PROBLEM TO WORK ON:
Retype, exactly as written, every line from the one containing "Which is point" through the last line of the records below, both included; skip the pictures.

- - - - -

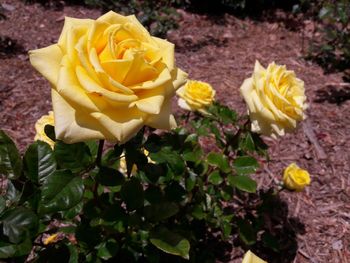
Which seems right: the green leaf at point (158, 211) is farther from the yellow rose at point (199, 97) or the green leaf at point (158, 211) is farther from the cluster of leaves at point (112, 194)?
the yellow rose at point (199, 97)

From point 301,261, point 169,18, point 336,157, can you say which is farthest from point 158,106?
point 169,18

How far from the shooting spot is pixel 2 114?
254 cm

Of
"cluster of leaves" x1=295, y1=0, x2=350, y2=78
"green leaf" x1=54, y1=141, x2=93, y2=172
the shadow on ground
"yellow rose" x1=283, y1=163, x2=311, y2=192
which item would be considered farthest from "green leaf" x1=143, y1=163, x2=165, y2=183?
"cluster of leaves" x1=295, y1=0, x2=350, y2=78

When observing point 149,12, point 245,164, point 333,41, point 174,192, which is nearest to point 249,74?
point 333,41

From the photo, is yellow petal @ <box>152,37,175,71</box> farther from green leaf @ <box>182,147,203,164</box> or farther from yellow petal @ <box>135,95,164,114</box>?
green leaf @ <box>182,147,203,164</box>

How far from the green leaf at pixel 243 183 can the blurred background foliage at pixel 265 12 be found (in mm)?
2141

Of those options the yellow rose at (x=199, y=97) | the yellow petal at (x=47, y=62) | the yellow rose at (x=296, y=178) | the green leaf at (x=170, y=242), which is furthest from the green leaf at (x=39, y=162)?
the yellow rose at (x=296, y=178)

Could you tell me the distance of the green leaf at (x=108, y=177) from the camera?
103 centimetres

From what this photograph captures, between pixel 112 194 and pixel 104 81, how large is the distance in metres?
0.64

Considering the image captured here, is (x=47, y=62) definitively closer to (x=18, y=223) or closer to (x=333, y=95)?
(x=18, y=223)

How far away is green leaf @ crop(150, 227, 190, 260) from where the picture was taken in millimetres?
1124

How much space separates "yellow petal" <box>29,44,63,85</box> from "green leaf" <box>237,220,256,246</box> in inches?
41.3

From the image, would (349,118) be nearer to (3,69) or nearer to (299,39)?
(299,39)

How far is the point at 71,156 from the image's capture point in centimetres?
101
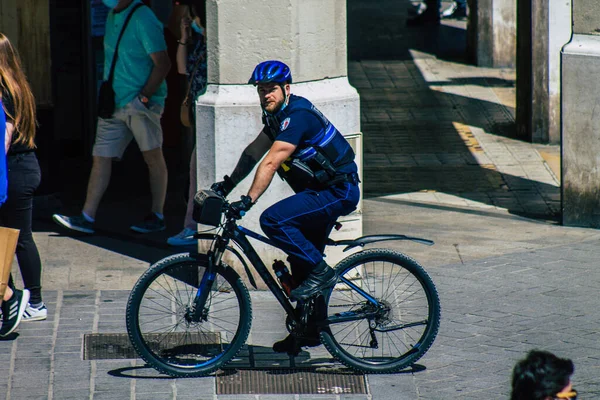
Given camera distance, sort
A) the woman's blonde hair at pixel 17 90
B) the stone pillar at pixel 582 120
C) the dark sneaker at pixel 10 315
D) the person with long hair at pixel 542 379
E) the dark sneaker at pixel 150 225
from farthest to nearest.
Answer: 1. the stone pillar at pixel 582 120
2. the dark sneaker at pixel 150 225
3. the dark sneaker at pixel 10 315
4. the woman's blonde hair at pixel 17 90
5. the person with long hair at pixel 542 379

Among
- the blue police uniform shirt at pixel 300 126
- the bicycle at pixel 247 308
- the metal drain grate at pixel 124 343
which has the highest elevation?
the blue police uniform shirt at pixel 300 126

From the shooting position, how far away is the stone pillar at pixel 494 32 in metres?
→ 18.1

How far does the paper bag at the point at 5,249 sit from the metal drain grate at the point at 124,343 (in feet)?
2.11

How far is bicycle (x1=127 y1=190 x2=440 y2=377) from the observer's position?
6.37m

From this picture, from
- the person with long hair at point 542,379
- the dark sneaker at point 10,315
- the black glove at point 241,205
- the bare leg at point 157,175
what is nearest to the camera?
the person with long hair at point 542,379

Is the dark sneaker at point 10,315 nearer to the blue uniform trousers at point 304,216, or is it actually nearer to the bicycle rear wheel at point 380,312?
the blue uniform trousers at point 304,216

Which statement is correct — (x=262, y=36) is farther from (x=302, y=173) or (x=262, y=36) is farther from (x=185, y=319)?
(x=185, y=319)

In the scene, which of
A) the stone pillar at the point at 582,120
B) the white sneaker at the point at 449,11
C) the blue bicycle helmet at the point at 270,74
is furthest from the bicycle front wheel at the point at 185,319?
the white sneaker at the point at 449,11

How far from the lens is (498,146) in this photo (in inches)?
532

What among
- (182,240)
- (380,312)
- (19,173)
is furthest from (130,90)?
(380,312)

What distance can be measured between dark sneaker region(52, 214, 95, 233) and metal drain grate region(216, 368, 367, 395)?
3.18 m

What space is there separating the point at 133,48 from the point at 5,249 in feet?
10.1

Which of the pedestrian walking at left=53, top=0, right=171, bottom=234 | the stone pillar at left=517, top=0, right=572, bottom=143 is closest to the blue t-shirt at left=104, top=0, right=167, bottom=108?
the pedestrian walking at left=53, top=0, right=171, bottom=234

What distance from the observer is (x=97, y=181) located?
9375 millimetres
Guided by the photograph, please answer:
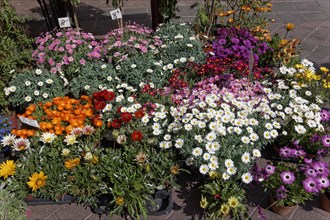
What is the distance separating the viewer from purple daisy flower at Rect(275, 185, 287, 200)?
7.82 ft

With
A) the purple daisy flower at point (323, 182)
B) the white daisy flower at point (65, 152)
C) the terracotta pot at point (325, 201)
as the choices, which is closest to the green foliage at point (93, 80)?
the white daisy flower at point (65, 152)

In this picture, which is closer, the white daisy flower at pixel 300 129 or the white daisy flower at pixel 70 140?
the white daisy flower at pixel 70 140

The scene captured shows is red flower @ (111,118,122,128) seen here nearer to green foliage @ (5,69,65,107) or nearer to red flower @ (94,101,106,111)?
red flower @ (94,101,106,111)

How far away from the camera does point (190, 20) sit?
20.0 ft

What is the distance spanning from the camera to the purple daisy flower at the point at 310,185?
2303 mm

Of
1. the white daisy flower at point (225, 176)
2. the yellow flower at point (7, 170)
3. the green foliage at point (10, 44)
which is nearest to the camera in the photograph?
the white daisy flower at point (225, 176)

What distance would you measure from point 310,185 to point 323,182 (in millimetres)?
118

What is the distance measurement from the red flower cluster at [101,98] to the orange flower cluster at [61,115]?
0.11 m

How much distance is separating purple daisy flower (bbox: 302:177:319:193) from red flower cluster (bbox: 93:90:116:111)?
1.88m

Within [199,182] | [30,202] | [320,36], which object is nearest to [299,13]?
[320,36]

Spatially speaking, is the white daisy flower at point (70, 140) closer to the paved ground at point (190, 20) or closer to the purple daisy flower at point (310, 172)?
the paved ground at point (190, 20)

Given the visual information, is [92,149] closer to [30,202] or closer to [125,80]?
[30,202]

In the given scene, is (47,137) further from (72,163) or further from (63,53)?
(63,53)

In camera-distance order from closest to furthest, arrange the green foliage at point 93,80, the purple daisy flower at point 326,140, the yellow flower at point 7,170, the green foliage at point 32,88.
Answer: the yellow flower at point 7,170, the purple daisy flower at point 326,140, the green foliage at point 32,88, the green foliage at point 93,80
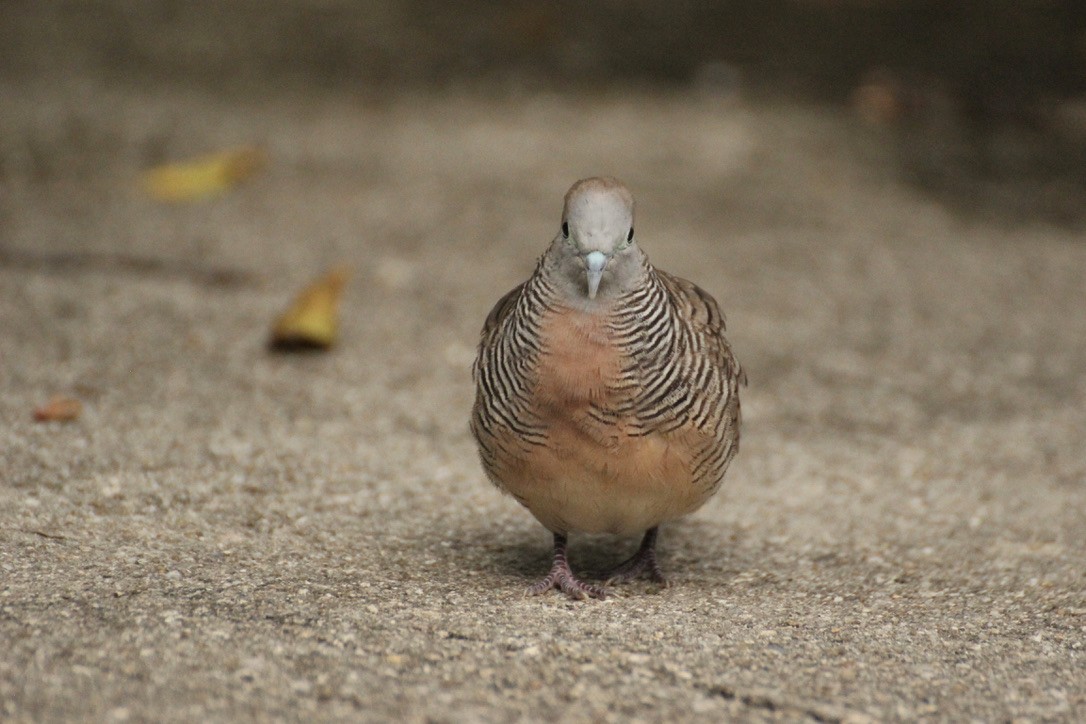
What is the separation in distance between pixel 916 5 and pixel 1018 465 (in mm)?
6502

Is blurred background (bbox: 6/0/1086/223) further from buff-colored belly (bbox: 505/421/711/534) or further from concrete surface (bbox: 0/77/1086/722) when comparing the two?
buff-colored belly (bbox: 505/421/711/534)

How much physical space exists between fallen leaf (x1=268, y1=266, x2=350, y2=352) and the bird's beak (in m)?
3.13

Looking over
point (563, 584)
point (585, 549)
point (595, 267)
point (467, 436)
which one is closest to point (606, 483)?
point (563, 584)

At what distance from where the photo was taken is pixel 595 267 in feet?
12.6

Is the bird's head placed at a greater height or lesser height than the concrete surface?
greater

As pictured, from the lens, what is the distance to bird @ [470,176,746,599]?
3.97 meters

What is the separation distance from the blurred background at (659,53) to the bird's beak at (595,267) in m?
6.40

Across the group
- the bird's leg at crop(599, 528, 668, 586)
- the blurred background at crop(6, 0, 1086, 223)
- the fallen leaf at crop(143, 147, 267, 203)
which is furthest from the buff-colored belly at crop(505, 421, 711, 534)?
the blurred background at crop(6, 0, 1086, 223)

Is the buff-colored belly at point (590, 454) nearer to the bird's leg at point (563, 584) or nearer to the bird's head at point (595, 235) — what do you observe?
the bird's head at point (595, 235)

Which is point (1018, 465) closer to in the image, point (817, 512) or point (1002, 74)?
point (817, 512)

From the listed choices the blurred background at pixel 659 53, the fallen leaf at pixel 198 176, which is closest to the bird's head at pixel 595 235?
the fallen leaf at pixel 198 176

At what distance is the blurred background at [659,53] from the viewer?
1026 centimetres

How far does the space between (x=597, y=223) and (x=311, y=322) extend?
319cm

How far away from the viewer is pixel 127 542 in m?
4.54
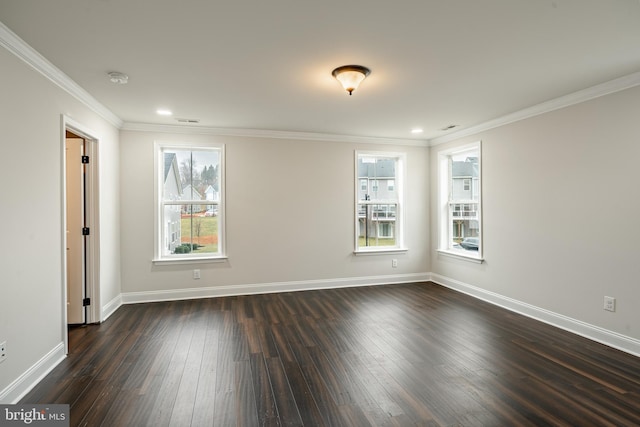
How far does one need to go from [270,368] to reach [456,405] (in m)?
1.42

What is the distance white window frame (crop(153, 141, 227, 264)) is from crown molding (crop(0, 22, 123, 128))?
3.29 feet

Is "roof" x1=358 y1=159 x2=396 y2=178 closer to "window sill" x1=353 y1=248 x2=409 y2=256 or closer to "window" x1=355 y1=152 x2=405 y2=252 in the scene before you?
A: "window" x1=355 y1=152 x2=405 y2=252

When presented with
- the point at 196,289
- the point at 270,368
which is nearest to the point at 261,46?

- - - - -

TASK OUTPUT:
Which is point (1018, 465) closer to in the image, point (817, 512) or point (1002, 74)?
point (817, 512)

From the listed choices the blurred background at pixel 659 53, the fallen leaf at pixel 198 176, which is closest to the bird's head at pixel 595 235?
the fallen leaf at pixel 198 176

At what distance is the blurred background at [659,53] from the viewer?
1026 centimetres

How far does the space between (x=597, y=223) and (x=311, y=322) extend?
319cm

How far away from the viewer is pixel 127 542 in m?
4.54
How far does one need to go from [270,368] to reach [456,405] (in m)?
1.42

What is the distance white window frame (crop(153, 141, 227, 264)) is from crown molding (crop(0, 22, 123, 128))?
3.29 feet

Is "roof" x1=358 y1=159 x2=396 y2=178 closer to "window sill" x1=353 y1=248 x2=409 y2=256 or closer to "window" x1=355 y1=152 x2=405 y2=252 in the scene before you?
A: "window" x1=355 y1=152 x2=405 y2=252

When presented with
- the point at 196,289
- the point at 270,368
which is nearest to the point at 261,46?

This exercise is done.